15.9.10

Quem sabe paramos pra pensar?




   Tenho recebido mensagens de alguns amigos assustados com a possibilidade de termos Dilma como presidente do Brasil. Em sua maioria, estas mensagens são carregadas de raiva e  escárnio, sem nenhum resquício de debate político, de projetos e/ou de idéias.


   Se as informações que as mensagens contêm são verdadeiras ou não, parece que não interessa, mesmo para aqueles que acusam os políticos de mentirosos.
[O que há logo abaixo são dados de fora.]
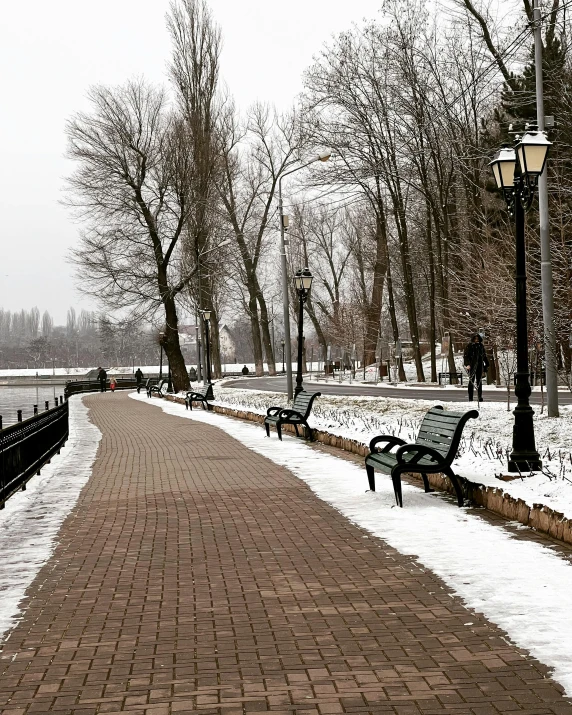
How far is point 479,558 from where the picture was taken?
22.7 feet

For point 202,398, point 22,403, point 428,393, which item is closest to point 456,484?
point 202,398

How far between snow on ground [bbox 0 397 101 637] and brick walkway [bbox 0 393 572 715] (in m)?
0.15

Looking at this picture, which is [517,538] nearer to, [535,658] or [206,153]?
[535,658]

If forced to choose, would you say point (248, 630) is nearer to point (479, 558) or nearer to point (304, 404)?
point (479, 558)

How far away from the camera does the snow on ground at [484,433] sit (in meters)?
8.70

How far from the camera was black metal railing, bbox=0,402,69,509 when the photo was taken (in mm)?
10453

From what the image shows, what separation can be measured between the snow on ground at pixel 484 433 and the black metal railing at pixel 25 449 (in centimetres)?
473

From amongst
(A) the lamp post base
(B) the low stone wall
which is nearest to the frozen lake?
(B) the low stone wall

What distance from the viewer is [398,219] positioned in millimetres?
41500

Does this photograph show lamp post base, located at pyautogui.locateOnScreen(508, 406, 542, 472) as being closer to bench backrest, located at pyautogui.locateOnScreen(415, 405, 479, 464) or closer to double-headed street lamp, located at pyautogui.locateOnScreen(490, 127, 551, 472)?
double-headed street lamp, located at pyautogui.locateOnScreen(490, 127, 551, 472)

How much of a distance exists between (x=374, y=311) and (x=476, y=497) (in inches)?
1757

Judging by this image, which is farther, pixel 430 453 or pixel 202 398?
pixel 202 398

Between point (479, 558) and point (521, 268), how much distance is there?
4.57 meters

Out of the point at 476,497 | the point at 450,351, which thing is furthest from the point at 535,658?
the point at 450,351
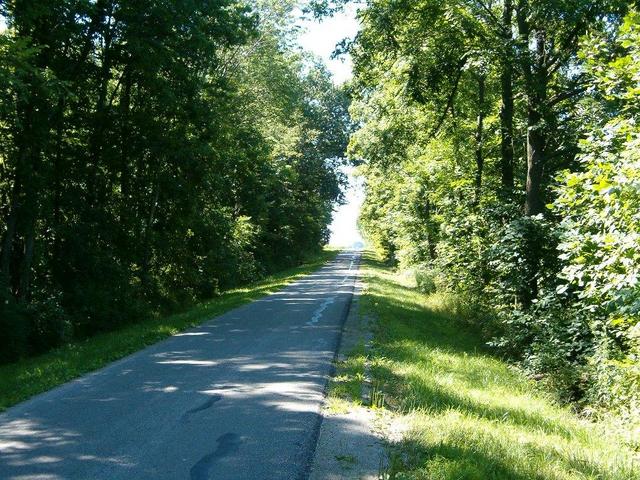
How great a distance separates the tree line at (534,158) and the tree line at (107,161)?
18.9 ft

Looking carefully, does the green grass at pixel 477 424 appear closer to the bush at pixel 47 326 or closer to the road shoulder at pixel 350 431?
the road shoulder at pixel 350 431

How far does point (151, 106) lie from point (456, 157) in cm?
1151

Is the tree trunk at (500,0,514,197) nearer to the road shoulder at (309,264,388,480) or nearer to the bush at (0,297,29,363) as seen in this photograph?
the road shoulder at (309,264,388,480)

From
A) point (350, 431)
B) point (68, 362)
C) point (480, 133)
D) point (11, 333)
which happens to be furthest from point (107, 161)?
point (350, 431)

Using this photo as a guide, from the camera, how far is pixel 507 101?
16.0m

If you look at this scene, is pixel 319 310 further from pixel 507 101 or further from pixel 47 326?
pixel 507 101

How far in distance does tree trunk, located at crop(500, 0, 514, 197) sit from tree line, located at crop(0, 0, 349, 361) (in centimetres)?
866

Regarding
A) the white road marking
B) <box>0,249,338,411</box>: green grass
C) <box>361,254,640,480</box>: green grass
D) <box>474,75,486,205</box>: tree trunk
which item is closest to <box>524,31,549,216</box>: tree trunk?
<box>474,75,486,205</box>: tree trunk

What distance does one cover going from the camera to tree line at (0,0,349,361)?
13.9 m

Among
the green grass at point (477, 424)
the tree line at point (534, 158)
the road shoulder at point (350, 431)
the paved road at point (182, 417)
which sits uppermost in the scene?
the tree line at point (534, 158)

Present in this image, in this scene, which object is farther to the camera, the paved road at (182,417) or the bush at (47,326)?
the bush at (47,326)

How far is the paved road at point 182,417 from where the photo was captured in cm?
516

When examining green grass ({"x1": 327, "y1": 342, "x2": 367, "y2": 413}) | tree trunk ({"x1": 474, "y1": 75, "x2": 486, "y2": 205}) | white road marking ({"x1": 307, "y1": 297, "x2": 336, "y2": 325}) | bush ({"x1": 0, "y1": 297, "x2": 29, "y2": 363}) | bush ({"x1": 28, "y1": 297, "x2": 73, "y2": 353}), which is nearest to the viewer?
green grass ({"x1": 327, "y1": 342, "x2": 367, "y2": 413})

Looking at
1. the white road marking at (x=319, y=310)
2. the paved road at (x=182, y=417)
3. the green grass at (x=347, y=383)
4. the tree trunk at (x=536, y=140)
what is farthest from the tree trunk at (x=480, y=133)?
the green grass at (x=347, y=383)
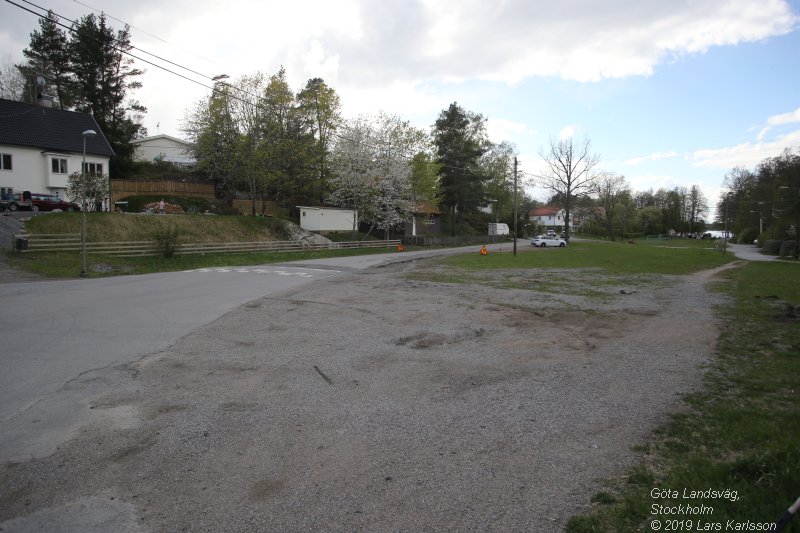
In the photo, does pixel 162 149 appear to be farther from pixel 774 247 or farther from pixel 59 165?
pixel 774 247

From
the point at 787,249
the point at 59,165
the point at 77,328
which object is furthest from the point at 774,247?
the point at 59,165

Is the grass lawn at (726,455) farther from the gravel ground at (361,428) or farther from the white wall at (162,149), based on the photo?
the white wall at (162,149)

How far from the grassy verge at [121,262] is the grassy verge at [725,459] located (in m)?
24.0

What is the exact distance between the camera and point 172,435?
5328mm

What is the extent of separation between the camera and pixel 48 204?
30781 mm

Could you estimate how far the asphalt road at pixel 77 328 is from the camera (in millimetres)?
5832

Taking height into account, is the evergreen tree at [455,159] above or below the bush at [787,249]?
above

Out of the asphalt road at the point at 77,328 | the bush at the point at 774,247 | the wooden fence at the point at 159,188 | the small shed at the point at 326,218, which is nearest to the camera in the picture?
the asphalt road at the point at 77,328

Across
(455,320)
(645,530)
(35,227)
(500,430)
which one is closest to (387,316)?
(455,320)

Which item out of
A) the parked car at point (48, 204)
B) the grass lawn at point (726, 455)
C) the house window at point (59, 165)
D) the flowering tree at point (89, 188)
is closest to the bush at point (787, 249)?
the grass lawn at point (726, 455)

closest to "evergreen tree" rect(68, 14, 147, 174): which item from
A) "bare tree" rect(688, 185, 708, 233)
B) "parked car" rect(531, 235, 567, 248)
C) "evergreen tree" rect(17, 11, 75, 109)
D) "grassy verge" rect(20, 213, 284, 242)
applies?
→ "evergreen tree" rect(17, 11, 75, 109)

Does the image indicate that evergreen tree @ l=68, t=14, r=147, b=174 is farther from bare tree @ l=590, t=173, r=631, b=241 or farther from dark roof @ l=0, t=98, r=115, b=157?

São passadas adiante muitas e muitas e muitas vezes e acabam se tornando “verdadeiras”.  Vou votar na Dilma. Não sou imparcial e não acredito na imparcialidade de ninguém. Sejamos padres, jornalistas, “celebridades”, todos temos posição. Penso que, até mesmo ao não nos posicionarmos, estamos tomando posição.


  É impossível sermos imparciais porque temos sentimentos, desejos e opiniões. Por isto, no mínimo, deveríamos nos preocupar em saber de onde vem a informação, principalmente porque a internet é uma fonte de lendas.


   Mas, não é isto que está acontecendo. Se é contra a Dilma e contra o Lula, então é verdade!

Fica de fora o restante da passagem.